Asclera (generic name polidocanol) is a prescription medicine injected into the veins during sclerotherapy. The treatment aims to remove or reduce the appearance of two types of unwanted veins: reticular veins (diameter between 1 and 3 mm) and uncomplicated spider veins (diameter ≤ 1 mm).
The safety and effectiveness of Asclera on varicose veins with diameters ≤ 3 mm has not been studied.
Important Safety Information for Patients
For intravenous use only.
Asclera (polidocanol) injection is contraindicated for patients with known allergy (anaphylaxis) to polidocanol and patients with acute vein and blood clotting diseases.
Warnings and Precautions
- Anaphylaxis. Severe allergic reactions have been reported following polidocanol use, including anaphylactic reactions, some of them fatal. Severe reactions are most frequent with use of larger volumes (> 3 mL). The dose of polidocanol should therefore be minimized. Please notify your healthcare provider if you have a known history of severe allergies or allergy to polidocanol.
- Accidental injection into an artery can cause severe necrosis, ischemia, or gangrene. If this occurs, consult your healthcare provider or a vascular surgeon immediately.
- Unintentional injection outside of the vein can cause pain. If pain is severe, a local anesthetic (without adrenaline) may be injected by your healthcare provider.
Severe adverse local effects, including tissue necrosis, may occur following flow of the product outside of the vein; therefore, the smallest effective volume at each injection site should be used.

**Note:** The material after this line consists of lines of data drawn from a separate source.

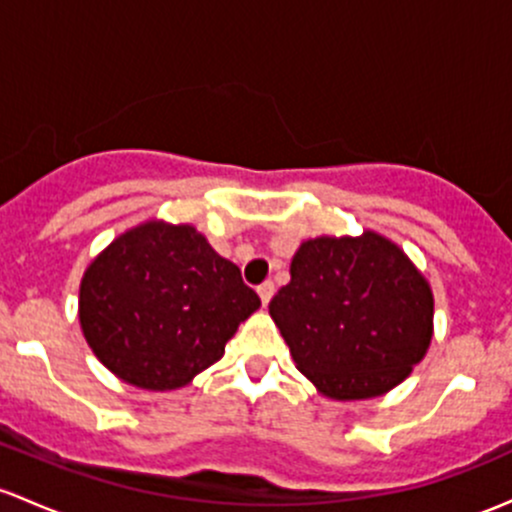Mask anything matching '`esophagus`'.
<instances>
[{
    "mask_svg": "<svg viewBox=\"0 0 512 512\" xmlns=\"http://www.w3.org/2000/svg\"><path fill=\"white\" fill-rule=\"evenodd\" d=\"M257 294H260L262 306H267V304H270V299L274 297V284L272 282H262L260 287H257Z\"/></svg>",
    "mask_w": 512,
    "mask_h": 512,
    "instance_id": "34e87169",
    "label": "esophagus"
}]
</instances>
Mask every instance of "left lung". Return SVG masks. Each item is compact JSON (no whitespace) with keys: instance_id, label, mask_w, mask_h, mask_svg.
Masks as SVG:
<instances>
[{"instance_id":"1","label":"left lung","mask_w":512,"mask_h":512,"mask_svg":"<svg viewBox=\"0 0 512 512\" xmlns=\"http://www.w3.org/2000/svg\"><path fill=\"white\" fill-rule=\"evenodd\" d=\"M292 279L270 301L289 353L321 395H385L424 358L434 331V297L424 274L392 240L301 242Z\"/></svg>"}]
</instances>
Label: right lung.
Segmentation results:
<instances>
[{
  "label": "right lung",
  "mask_w": 512,
  "mask_h": 512,
  "mask_svg": "<svg viewBox=\"0 0 512 512\" xmlns=\"http://www.w3.org/2000/svg\"><path fill=\"white\" fill-rule=\"evenodd\" d=\"M260 297L193 225L147 220L115 238L80 282L78 316L98 360L142 390H176L223 358Z\"/></svg>",
  "instance_id": "obj_1"
}]
</instances>
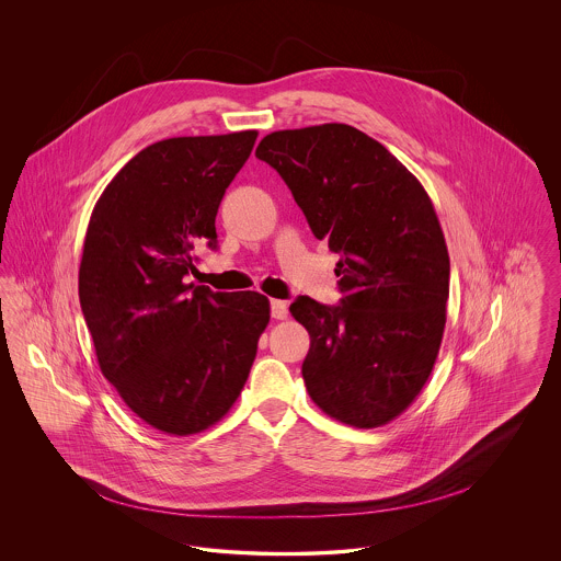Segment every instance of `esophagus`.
<instances>
[{
    "label": "esophagus",
    "instance_id": "34e87169",
    "mask_svg": "<svg viewBox=\"0 0 561 561\" xmlns=\"http://www.w3.org/2000/svg\"><path fill=\"white\" fill-rule=\"evenodd\" d=\"M271 318L273 320H286L288 318V302L286 300H271Z\"/></svg>",
    "mask_w": 561,
    "mask_h": 561
}]
</instances>
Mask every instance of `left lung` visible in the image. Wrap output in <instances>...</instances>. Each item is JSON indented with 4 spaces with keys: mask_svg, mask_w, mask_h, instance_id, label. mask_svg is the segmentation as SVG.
I'll list each match as a JSON object with an SVG mask.
<instances>
[{
    "mask_svg": "<svg viewBox=\"0 0 561 561\" xmlns=\"http://www.w3.org/2000/svg\"><path fill=\"white\" fill-rule=\"evenodd\" d=\"M256 158L279 172L318 240L341 254L339 307L290 305L311 336L302 378L311 400L351 427L398 419L437 359L450 259L419 179L347 124L277 130Z\"/></svg>",
    "mask_w": 561,
    "mask_h": 561,
    "instance_id": "left-lung-1",
    "label": "left lung"
}]
</instances>
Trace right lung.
<instances>
[{"label": "right lung", "instance_id": "obj_1", "mask_svg": "<svg viewBox=\"0 0 561 561\" xmlns=\"http://www.w3.org/2000/svg\"><path fill=\"white\" fill-rule=\"evenodd\" d=\"M259 133L179 136L134 156L99 197L83 240L80 302L101 373L147 425L193 435L240 398L268 298L187 284L197 245Z\"/></svg>", "mask_w": 561, "mask_h": 561}]
</instances>
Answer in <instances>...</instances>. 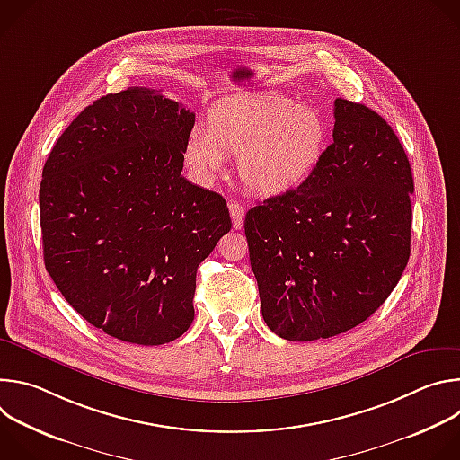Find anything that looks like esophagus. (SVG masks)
Returning a JSON list of instances; mask_svg holds the SVG:
<instances>
[{
    "instance_id": "esophagus-1",
    "label": "esophagus",
    "mask_w": 460,
    "mask_h": 460,
    "mask_svg": "<svg viewBox=\"0 0 460 460\" xmlns=\"http://www.w3.org/2000/svg\"><path fill=\"white\" fill-rule=\"evenodd\" d=\"M229 213H231V220H233V227L234 229H242V226H243V215H245V211H243V208L238 204V202H229Z\"/></svg>"
}]
</instances>
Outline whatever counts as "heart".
<instances>
[{
  "label": "heart",
  "mask_w": 460,
  "mask_h": 460,
  "mask_svg": "<svg viewBox=\"0 0 460 460\" xmlns=\"http://www.w3.org/2000/svg\"><path fill=\"white\" fill-rule=\"evenodd\" d=\"M325 146L327 127L314 109L273 93H240L209 109L206 128L187 137L181 158L189 174L208 185L224 156L238 155L242 181L254 192L277 196L311 176Z\"/></svg>",
  "instance_id": "b5f03b06"
}]
</instances>
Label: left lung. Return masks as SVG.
Wrapping results in <instances>:
<instances>
[{
    "label": "left lung",
    "instance_id": "obj_1",
    "mask_svg": "<svg viewBox=\"0 0 460 460\" xmlns=\"http://www.w3.org/2000/svg\"><path fill=\"white\" fill-rule=\"evenodd\" d=\"M333 144L296 189L245 215L261 316L293 342L341 335L401 280L411 245V165L387 121L335 100Z\"/></svg>",
    "mask_w": 460,
    "mask_h": 460
}]
</instances>
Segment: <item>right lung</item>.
<instances>
[{
	"mask_svg": "<svg viewBox=\"0 0 460 460\" xmlns=\"http://www.w3.org/2000/svg\"><path fill=\"white\" fill-rule=\"evenodd\" d=\"M194 114L147 87L85 107L54 144L40 185L45 268L103 333L138 346L181 337L196 270L229 233L218 192L181 176Z\"/></svg>",
	"mask_w": 460,
	"mask_h": 460,
	"instance_id": "right-lung-1",
	"label": "right lung"
}]
</instances>
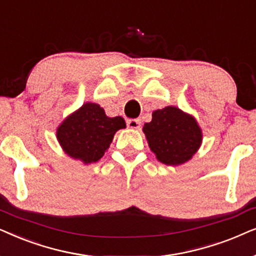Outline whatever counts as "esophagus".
Returning a JSON list of instances; mask_svg holds the SVG:
<instances>
[{
    "instance_id": "esophagus-1",
    "label": "esophagus",
    "mask_w": 256,
    "mask_h": 256,
    "mask_svg": "<svg viewBox=\"0 0 256 256\" xmlns=\"http://www.w3.org/2000/svg\"><path fill=\"white\" fill-rule=\"evenodd\" d=\"M140 125H142V122L139 120V119H130V120H128V126L132 130H139L140 128Z\"/></svg>"
}]
</instances>
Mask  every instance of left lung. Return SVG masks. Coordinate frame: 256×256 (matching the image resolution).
<instances>
[{
  "label": "left lung",
  "instance_id": "1",
  "mask_svg": "<svg viewBox=\"0 0 256 256\" xmlns=\"http://www.w3.org/2000/svg\"><path fill=\"white\" fill-rule=\"evenodd\" d=\"M142 132L158 162L168 166L187 162L202 144L196 119L172 105L153 111L152 120L145 122Z\"/></svg>",
  "mask_w": 256,
  "mask_h": 256
}]
</instances>
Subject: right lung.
<instances>
[{
	"label": "right lung",
	"mask_w": 256,
	"mask_h": 256,
	"mask_svg": "<svg viewBox=\"0 0 256 256\" xmlns=\"http://www.w3.org/2000/svg\"><path fill=\"white\" fill-rule=\"evenodd\" d=\"M125 128L120 116L108 117L100 104L86 102L60 122L56 137L64 153L90 165L102 159L116 132Z\"/></svg>",
	"instance_id": "add662e5"
}]
</instances>
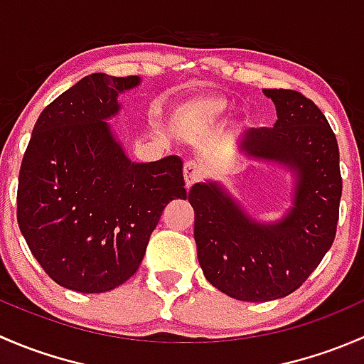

After the injection session is completed, apply compression with a stocking or bandage and walk for 15 to 20 minutes. Your healthcare provider will provide monitoring during this period to treat any possible anaphylactic or allergic reactions.
Maintain compression for two to three days after treatment of spider veins and for five to seven days for reticular veins, or as directed by your Healthcare Provider. For extensive varicosities, longer compression treatment with compression bandages or a gradient compression stocking of a higher compression class is recommended. Post-treatment compression is necessary to reduce the risk of deep vein thrombosis.
In clinical studies, the following adverse reactions at the injection site were observed after using Asclera and were more common with Asclera than placebo: hematoma, irritation, discoloration, pain, itching, warmth and clotting.
You are encouraged to report any suspected adverse events to your healthcare provider or the FDA at (800) FDA-1088 or www.fda.gov/medwatch.